··· Text provided

As part of her work with Friends of Langlands Moss, Maureen Potter spends a lot of time visiting schools.

“Whenever I hear the pupils are studying the Amazon rainforest, I think – that’s great, but why not study peat
bogs as well?” she says. “Teaching children about these valuable habitats, which exist right on their own doorsteps,
would help to raise awareness of just how important they are.

“Peatbogs are Scotland’s equivalent of the rainforests.”

Recent news about the restoration of more than 600 hectares of peat bog across Ayrshire’s old coalfields is music to Potter’s ears. The community organisation she helped to found has been leading the way in peatland restoration for more than a decade.

East Kilbride Connect: Maureen Potter’s efforts are also helping local community groups.Maureen Potter’s efforts are also helping local community groups.

Friends of Langlands Moss is now taken seriously by everyone from the Scottish Government to the British Ecological Society and its patron is eminent geology professor and TV presenter Professor Iain Stewart.

Langlands Moss, on the southern edge of East Kilbride, is a lowland peat bog, formed around 8,000 years ago. Peat
bogs are carbon sinks, storing up natural carbon which would otherwise be released into the atmosphere, contributing to global warming.

More than 20 per cent of Scotland’s land area is covered in peaty soils but large areas have been damaged over
centuries. According to Scottish Natural Heritage’s Peatland Action, the carbon locked up in Scottish peatland soils is equivalent to 140 years’ worth of Scotland’s total annual greenhouse gas emissions.

Langlands Moss is also a Local Nature Reserve and a much-loved and valued community resource used by local
residents, groups and schools. With the help of funding from a variety of sources over the years, the group has repaired paths, created a wildflower meadow, installed seating and signs, built dams to keep the peat wet and introduced ponds to encourage frogs, toads and newts.

East Kilbride Connect: Photo credit of Langlands Moss John McIntyre McIntyre Photo credit of Langlands Moss John McIntyre McIntyre

It has not been an easy road at times – concerns about creeping development in the area, coupled with two devastating fires in quick succession which destroyed the group’s recently installed £100,000 boardwalk, have been
particular challenges.

But Potter, fellow founder members Alan Franklin and Yvonne McWilliams and the rest of the volunteers who run
FoLM, are undeterred, and remain keen to ensure their work continues to benefit biodiversity, the environment and local people.

A second peat bog, estimated to be around 10m deep and 10,000 years old has been discovered, along with peat
pockets throughout the woodland. The boundary of the Local Nature Reserve is now being extended from the original 17 hectares to 45 hectares and a bank of conifer trees is being removed and replaced with a mosaic of native woodland.

Plans for a restored boardwalk are under way, which will combine with the newly installed woodland paths to create
a network of forest walks. “It’s a lovely place to visit, but it’s also really important in the fight against global warming,” explains Potter. “If the peatbog is wet, it keeps the carbon in, rather than releasing it into the atmosphere. Peat bogs help to keep the atmosphere cool.”

······
··· Given data

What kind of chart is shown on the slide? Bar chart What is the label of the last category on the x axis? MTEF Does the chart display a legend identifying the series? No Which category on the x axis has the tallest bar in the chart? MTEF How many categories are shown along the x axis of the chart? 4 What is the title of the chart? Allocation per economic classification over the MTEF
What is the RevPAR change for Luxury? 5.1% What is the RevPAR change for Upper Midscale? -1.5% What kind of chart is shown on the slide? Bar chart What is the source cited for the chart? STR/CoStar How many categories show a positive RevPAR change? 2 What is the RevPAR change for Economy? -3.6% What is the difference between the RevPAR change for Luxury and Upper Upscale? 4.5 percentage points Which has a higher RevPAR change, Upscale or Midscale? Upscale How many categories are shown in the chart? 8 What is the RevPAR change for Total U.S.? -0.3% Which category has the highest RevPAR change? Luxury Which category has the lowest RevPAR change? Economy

······

→ **About this task**
Copy out the part of the peat bog article that opens with the words containing "Langlands Moss, on" and closes with "greenhouse gas emissions.", renaming "carbon sinks" as "carbon stores" throughout. The listing is unrelated to the peat bog article and stands as separate material.

→ **Response to the task**
Langlands Moss, on the southern edge of East Kilbride, is a lowland peat bog, formed around 8,000 years ago. Peat
bogs are carbon stores, storing up natural carbon which would otherwise be released into the atmosphere, contributing to global warming.

More than 20 per cent of Scotland’s land area is covered in peaty soils but large areas have been damaged over
centuries. According to Scottish Natural Heritage’s Peatland Action, the carbon locked up in Scottish peatland soils is equivalent to 140 years’ worth of Scotland’s total annual greenhouse gas emissions.